Het krachtenspel dat ontstaat door deze unieke hoek maakt water niet alleen een perfect oplosmiddel, maar de watermoleculen vormen onderling ook een hecht gezelschap. Hierdoor is het oppervlak van water heel sterk en dat maakt het voor allerlei insecten mogelijk om er rustig op te lopen, zonder erdoorheen te zakken. Tegelijkertijd zorgen deze krachten ervoor dat watermoleculen zich goed in bolvormige regendruppels kunnen samenbinden. De prachtige ijskristallen die tijdens een sneeuwbui met miljarden naar beneden komen, zijn hier ook een gevolg van. En door deze kleefkracht hecht water zich vast aan de wanden van bijvoorbeeld buisjes waar het doorheen stroomt. Hierdoor kan het via bladnerven zelfs tegen de zwaartekracht in omhoog kruipen.
Een van de meest unieke eigenschappen van water is wel dat het bij ongeveer 4 graden Celsius de grootste dichtheid heeft. Als je een liter water met die temperatuur opwarmt, zet het uit en krijgt het dus een kleinere dichtheid. Maar als je het afkoelt, gebeurt er precies hetzelfde. Door deze bijzondere eigenschap zal een vijver in de winter aan de bovenkant bevriezen in plaats van dat het ijs naar de bodem zakt. Dit is voor het waterleven heel essentieel, want de ijslaag werkt op die manier ook als een isolatiedeken voor het water eronder. Als ijs naar beneden zakte, zou schaatsen op een kanaal of meer ook bijna onmogelijk zijn; dat zou dan pas kunnen als ál het water tot bovenaan toe bevroren was.

Gegeven materiaal >>
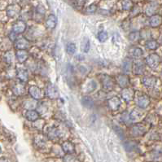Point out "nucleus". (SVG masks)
<instances>
[{"mask_svg": "<svg viewBox=\"0 0 162 162\" xmlns=\"http://www.w3.org/2000/svg\"><path fill=\"white\" fill-rule=\"evenodd\" d=\"M144 72V64L141 62L135 63L134 65V73L135 74H142Z\"/></svg>", "mask_w": 162, "mask_h": 162, "instance_id": "27", "label": "nucleus"}, {"mask_svg": "<svg viewBox=\"0 0 162 162\" xmlns=\"http://www.w3.org/2000/svg\"><path fill=\"white\" fill-rule=\"evenodd\" d=\"M156 9V7L155 6L154 4L153 3L150 4V5L147 8V10H146L147 14H148V16H152V15L155 12Z\"/></svg>", "mask_w": 162, "mask_h": 162, "instance_id": "35", "label": "nucleus"}, {"mask_svg": "<svg viewBox=\"0 0 162 162\" xmlns=\"http://www.w3.org/2000/svg\"><path fill=\"white\" fill-rule=\"evenodd\" d=\"M16 56L18 62L24 63L28 59L29 54L28 52L26 51V50H17L16 53Z\"/></svg>", "mask_w": 162, "mask_h": 162, "instance_id": "18", "label": "nucleus"}, {"mask_svg": "<svg viewBox=\"0 0 162 162\" xmlns=\"http://www.w3.org/2000/svg\"><path fill=\"white\" fill-rule=\"evenodd\" d=\"M81 103L85 108H92L94 107V101L89 96H83L81 100Z\"/></svg>", "mask_w": 162, "mask_h": 162, "instance_id": "20", "label": "nucleus"}, {"mask_svg": "<svg viewBox=\"0 0 162 162\" xmlns=\"http://www.w3.org/2000/svg\"><path fill=\"white\" fill-rule=\"evenodd\" d=\"M2 153V148H1V147H0V154Z\"/></svg>", "mask_w": 162, "mask_h": 162, "instance_id": "43", "label": "nucleus"}, {"mask_svg": "<svg viewBox=\"0 0 162 162\" xmlns=\"http://www.w3.org/2000/svg\"><path fill=\"white\" fill-rule=\"evenodd\" d=\"M97 38H98V40L100 41V42H104L108 40V34H107V32H105V31H100V32H99L98 35H97Z\"/></svg>", "mask_w": 162, "mask_h": 162, "instance_id": "31", "label": "nucleus"}, {"mask_svg": "<svg viewBox=\"0 0 162 162\" xmlns=\"http://www.w3.org/2000/svg\"><path fill=\"white\" fill-rule=\"evenodd\" d=\"M3 60L7 64H12V61H13V54H12V52L7 51L3 56Z\"/></svg>", "mask_w": 162, "mask_h": 162, "instance_id": "33", "label": "nucleus"}, {"mask_svg": "<svg viewBox=\"0 0 162 162\" xmlns=\"http://www.w3.org/2000/svg\"><path fill=\"white\" fill-rule=\"evenodd\" d=\"M34 143L38 148H43L46 145V139L42 135L38 134L34 138Z\"/></svg>", "mask_w": 162, "mask_h": 162, "instance_id": "24", "label": "nucleus"}, {"mask_svg": "<svg viewBox=\"0 0 162 162\" xmlns=\"http://www.w3.org/2000/svg\"><path fill=\"white\" fill-rule=\"evenodd\" d=\"M132 68V62L130 59H126L123 61V65H122V69L125 72V73H129L130 70Z\"/></svg>", "mask_w": 162, "mask_h": 162, "instance_id": "26", "label": "nucleus"}, {"mask_svg": "<svg viewBox=\"0 0 162 162\" xmlns=\"http://www.w3.org/2000/svg\"><path fill=\"white\" fill-rule=\"evenodd\" d=\"M133 8V2L131 0H123L122 1V8L126 11L130 10Z\"/></svg>", "mask_w": 162, "mask_h": 162, "instance_id": "32", "label": "nucleus"}, {"mask_svg": "<svg viewBox=\"0 0 162 162\" xmlns=\"http://www.w3.org/2000/svg\"><path fill=\"white\" fill-rule=\"evenodd\" d=\"M76 45L74 44V43H73V42H70V43H68V44L67 45L66 51L68 54L73 55L74 53H75V51H76Z\"/></svg>", "mask_w": 162, "mask_h": 162, "instance_id": "34", "label": "nucleus"}, {"mask_svg": "<svg viewBox=\"0 0 162 162\" xmlns=\"http://www.w3.org/2000/svg\"><path fill=\"white\" fill-rule=\"evenodd\" d=\"M122 97L126 102H130V101H132L134 97V91L133 90V89L130 88V87L123 88L122 90Z\"/></svg>", "mask_w": 162, "mask_h": 162, "instance_id": "8", "label": "nucleus"}, {"mask_svg": "<svg viewBox=\"0 0 162 162\" xmlns=\"http://www.w3.org/2000/svg\"><path fill=\"white\" fill-rule=\"evenodd\" d=\"M26 28H27V25H26V23L24 21L17 20L12 25V32L14 33L15 34H23L26 30Z\"/></svg>", "mask_w": 162, "mask_h": 162, "instance_id": "5", "label": "nucleus"}, {"mask_svg": "<svg viewBox=\"0 0 162 162\" xmlns=\"http://www.w3.org/2000/svg\"><path fill=\"white\" fill-rule=\"evenodd\" d=\"M75 157L72 154H67L64 157V162H75Z\"/></svg>", "mask_w": 162, "mask_h": 162, "instance_id": "37", "label": "nucleus"}, {"mask_svg": "<svg viewBox=\"0 0 162 162\" xmlns=\"http://www.w3.org/2000/svg\"><path fill=\"white\" fill-rule=\"evenodd\" d=\"M142 116L143 113L141 112V111H139L138 109H134V110L130 113V120L133 121V122H135V121L139 120Z\"/></svg>", "mask_w": 162, "mask_h": 162, "instance_id": "25", "label": "nucleus"}, {"mask_svg": "<svg viewBox=\"0 0 162 162\" xmlns=\"http://www.w3.org/2000/svg\"><path fill=\"white\" fill-rule=\"evenodd\" d=\"M76 3L79 7L83 6L86 3V0H76Z\"/></svg>", "mask_w": 162, "mask_h": 162, "instance_id": "41", "label": "nucleus"}, {"mask_svg": "<svg viewBox=\"0 0 162 162\" xmlns=\"http://www.w3.org/2000/svg\"><path fill=\"white\" fill-rule=\"evenodd\" d=\"M21 11V8L18 4H11L7 8V15L8 17L13 18L19 14Z\"/></svg>", "mask_w": 162, "mask_h": 162, "instance_id": "6", "label": "nucleus"}, {"mask_svg": "<svg viewBox=\"0 0 162 162\" xmlns=\"http://www.w3.org/2000/svg\"><path fill=\"white\" fill-rule=\"evenodd\" d=\"M29 46H30L29 41L23 37L17 38L15 42V46L17 50H26Z\"/></svg>", "mask_w": 162, "mask_h": 162, "instance_id": "10", "label": "nucleus"}, {"mask_svg": "<svg viewBox=\"0 0 162 162\" xmlns=\"http://www.w3.org/2000/svg\"><path fill=\"white\" fill-rule=\"evenodd\" d=\"M126 150L127 151H132L134 148H135V144L133 142H127L125 144Z\"/></svg>", "mask_w": 162, "mask_h": 162, "instance_id": "38", "label": "nucleus"}, {"mask_svg": "<svg viewBox=\"0 0 162 162\" xmlns=\"http://www.w3.org/2000/svg\"><path fill=\"white\" fill-rule=\"evenodd\" d=\"M29 93H30V95L34 100H42L44 97V92L42 91V89L36 86H30V89H29Z\"/></svg>", "mask_w": 162, "mask_h": 162, "instance_id": "1", "label": "nucleus"}, {"mask_svg": "<svg viewBox=\"0 0 162 162\" xmlns=\"http://www.w3.org/2000/svg\"><path fill=\"white\" fill-rule=\"evenodd\" d=\"M16 77L18 78L20 82H26L29 80V73L27 72V70L24 69V68H18L16 71Z\"/></svg>", "mask_w": 162, "mask_h": 162, "instance_id": "15", "label": "nucleus"}, {"mask_svg": "<svg viewBox=\"0 0 162 162\" xmlns=\"http://www.w3.org/2000/svg\"><path fill=\"white\" fill-rule=\"evenodd\" d=\"M56 24H57V18H56V16L53 14L49 15L46 20V27L48 29H50V30H54L56 28Z\"/></svg>", "mask_w": 162, "mask_h": 162, "instance_id": "16", "label": "nucleus"}, {"mask_svg": "<svg viewBox=\"0 0 162 162\" xmlns=\"http://www.w3.org/2000/svg\"><path fill=\"white\" fill-rule=\"evenodd\" d=\"M130 56H132L133 58H140L143 54V51L139 47H132L129 50Z\"/></svg>", "mask_w": 162, "mask_h": 162, "instance_id": "21", "label": "nucleus"}, {"mask_svg": "<svg viewBox=\"0 0 162 162\" xmlns=\"http://www.w3.org/2000/svg\"><path fill=\"white\" fill-rule=\"evenodd\" d=\"M0 162H8V160L6 157H1L0 158Z\"/></svg>", "mask_w": 162, "mask_h": 162, "instance_id": "42", "label": "nucleus"}, {"mask_svg": "<svg viewBox=\"0 0 162 162\" xmlns=\"http://www.w3.org/2000/svg\"><path fill=\"white\" fill-rule=\"evenodd\" d=\"M96 9H97V6H96L95 4H91V5L86 8V12L88 13V14H93V13L95 12Z\"/></svg>", "mask_w": 162, "mask_h": 162, "instance_id": "36", "label": "nucleus"}, {"mask_svg": "<svg viewBox=\"0 0 162 162\" xmlns=\"http://www.w3.org/2000/svg\"><path fill=\"white\" fill-rule=\"evenodd\" d=\"M158 42L155 40H149L146 43V47L148 48V49H150V50H156V49L158 48Z\"/></svg>", "mask_w": 162, "mask_h": 162, "instance_id": "30", "label": "nucleus"}, {"mask_svg": "<svg viewBox=\"0 0 162 162\" xmlns=\"http://www.w3.org/2000/svg\"><path fill=\"white\" fill-rule=\"evenodd\" d=\"M62 149L67 154H73L75 152V146L70 141H64L62 143Z\"/></svg>", "mask_w": 162, "mask_h": 162, "instance_id": "14", "label": "nucleus"}, {"mask_svg": "<svg viewBox=\"0 0 162 162\" xmlns=\"http://www.w3.org/2000/svg\"><path fill=\"white\" fill-rule=\"evenodd\" d=\"M46 94L47 95L48 98L51 99V100H56L59 97V91L55 85L50 83L46 86Z\"/></svg>", "mask_w": 162, "mask_h": 162, "instance_id": "4", "label": "nucleus"}, {"mask_svg": "<svg viewBox=\"0 0 162 162\" xmlns=\"http://www.w3.org/2000/svg\"><path fill=\"white\" fill-rule=\"evenodd\" d=\"M115 131H116V134L121 137V138H124V133H123V130L120 128V127H118V126H115L114 128Z\"/></svg>", "mask_w": 162, "mask_h": 162, "instance_id": "40", "label": "nucleus"}, {"mask_svg": "<svg viewBox=\"0 0 162 162\" xmlns=\"http://www.w3.org/2000/svg\"><path fill=\"white\" fill-rule=\"evenodd\" d=\"M101 83L104 90H112L114 88V81L112 80V78L110 76L103 75L101 78Z\"/></svg>", "mask_w": 162, "mask_h": 162, "instance_id": "3", "label": "nucleus"}, {"mask_svg": "<svg viewBox=\"0 0 162 162\" xmlns=\"http://www.w3.org/2000/svg\"><path fill=\"white\" fill-rule=\"evenodd\" d=\"M137 104H138V108H142V109H145L150 104V98L147 94H142V95H140L138 98Z\"/></svg>", "mask_w": 162, "mask_h": 162, "instance_id": "11", "label": "nucleus"}, {"mask_svg": "<svg viewBox=\"0 0 162 162\" xmlns=\"http://www.w3.org/2000/svg\"><path fill=\"white\" fill-rule=\"evenodd\" d=\"M141 38V34L138 32V31H134V32H131L129 34L128 38L131 42H137L139 40V38Z\"/></svg>", "mask_w": 162, "mask_h": 162, "instance_id": "29", "label": "nucleus"}, {"mask_svg": "<svg viewBox=\"0 0 162 162\" xmlns=\"http://www.w3.org/2000/svg\"><path fill=\"white\" fill-rule=\"evenodd\" d=\"M90 86H96V83L94 82V81H90V82H88V84H87V86H86V91L87 93H90L91 91H93L90 88Z\"/></svg>", "mask_w": 162, "mask_h": 162, "instance_id": "39", "label": "nucleus"}, {"mask_svg": "<svg viewBox=\"0 0 162 162\" xmlns=\"http://www.w3.org/2000/svg\"><path fill=\"white\" fill-rule=\"evenodd\" d=\"M12 91H13L14 94L17 96L23 95L25 93V87L21 83H17V84L14 85V86L12 87Z\"/></svg>", "mask_w": 162, "mask_h": 162, "instance_id": "17", "label": "nucleus"}, {"mask_svg": "<svg viewBox=\"0 0 162 162\" xmlns=\"http://www.w3.org/2000/svg\"><path fill=\"white\" fill-rule=\"evenodd\" d=\"M145 131H146V129L144 126H143V125H136L132 128V134L133 135H135V136L143 135Z\"/></svg>", "mask_w": 162, "mask_h": 162, "instance_id": "22", "label": "nucleus"}, {"mask_svg": "<svg viewBox=\"0 0 162 162\" xmlns=\"http://www.w3.org/2000/svg\"><path fill=\"white\" fill-rule=\"evenodd\" d=\"M82 51L85 53H87L90 50V40L87 38H85L82 42Z\"/></svg>", "mask_w": 162, "mask_h": 162, "instance_id": "28", "label": "nucleus"}, {"mask_svg": "<svg viewBox=\"0 0 162 162\" xmlns=\"http://www.w3.org/2000/svg\"><path fill=\"white\" fill-rule=\"evenodd\" d=\"M116 80L117 84L122 88L128 87L129 84H130V79H129L128 75H126V74H120V75H118V76H116Z\"/></svg>", "mask_w": 162, "mask_h": 162, "instance_id": "9", "label": "nucleus"}, {"mask_svg": "<svg viewBox=\"0 0 162 162\" xmlns=\"http://www.w3.org/2000/svg\"><path fill=\"white\" fill-rule=\"evenodd\" d=\"M146 63L151 68H156L160 63V56L157 54H151L146 58Z\"/></svg>", "mask_w": 162, "mask_h": 162, "instance_id": "2", "label": "nucleus"}, {"mask_svg": "<svg viewBox=\"0 0 162 162\" xmlns=\"http://www.w3.org/2000/svg\"><path fill=\"white\" fill-rule=\"evenodd\" d=\"M162 23V17L160 15H154V16H152V17L150 18L149 20V24L152 27H158L159 25H160Z\"/></svg>", "mask_w": 162, "mask_h": 162, "instance_id": "19", "label": "nucleus"}, {"mask_svg": "<svg viewBox=\"0 0 162 162\" xmlns=\"http://www.w3.org/2000/svg\"><path fill=\"white\" fill-rule=\"evenodd\" d=\"M121 105H122V101L117 96H113L108 100V107L112 111L118 110Z\"/></svg>", "mask_w": 162, "mask_h": 162, "instance_id": "7", "label": "nucleus"}, {"mask_svg": "<svg viewBox=\"0 0 162 162\" xmlns=\"http://www.w3.org/2000/svg\"><path fill=\"white\" fill-rule=\"evenodd\" d=\"M48 137L51 139H55L60 136V131L59 129L56 128V127H51L48 130Z\"/></svg>", "mask_w": 162, "mask_h": 162, "instance_id": "23", "label": "nucleus"}, {"mask_svg": "<svg viewBox=\"0 0 162 162\" xmlns=\"http://www.w3.org/2000/svg\"><path fill=\"white\" fill-rule=\"evenodd\" d=\"M156 78L153 76H146L143 78V84L148 87V88H152L156 84Z\"/></svg>", "mask_w": 162, "mask_h": 162, "instance_id": "12", "label": "nucleus"}, {"mask_svg": "<svg viewBox=\"0 0 162 162\" xmlns=\"http://www.w3.org/2000/svg\"><path fill=\"white\" fill-rule=\"evenodd\" d=\"M39 112L32 109H29L25 113V118L30 122H36L39 119Z\"/></svg>", "mask_w": 162, "mask_h": 162, "instance_id": "13", "label": "nucleus"}]
</instances>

Wat te doen >>
• A. Maak van de alinea die begint met „Een van de meest unieke eigenschappen” in de tekst over water een korte lijst met de belangrijkste feiten.
• B. Geef het vervolg op de tekst over water, aansluitend op de laatste zin.

Antwoorden >>
• A.
- Water heeft bij ongeveer 4 graden Celsius de grootste dichtheid.
- Zowel bij opwarmen als bij afkoelen vanaf die temperatuur zet water uit en krijgt het een kleinere dichtheid.
- Daardoor bevriest een vijver in de winter aan de bovenkant en zakt het ijs niet naar de bodem.
- De ijslaag werkt als isolatiedeken voor het water eronder, wat essentieel is voor het waterleven.
- Als ijs naar beneden zakte, kon je pas schaatsen wanneer al het water tot bovenaan toe bevroren was.

• B.
Water heeft, in tegenstelling tot de meeste gangbare vloeistoffen, een hoge soortelijke warmtecapaciteit. Dat wil zeggen dat het relatief veel energie kost om een liter water op te warmen. Deze eigenschap is essentieel voor het handhaven van de juiste lichaamstemperatuur. We bestaan immers voor het grootste deel uit water. Bij zware inspanning kan er door ons bloed veel warmte-energie vanuit het binnenste van het lichaam naar het oppervlak worden getransporteerd. Zonder deze eigenschap zouden we al snel oververhit raken.
En zo hangt al het leven dus af van die ene hoek tussen de drie atomen van water.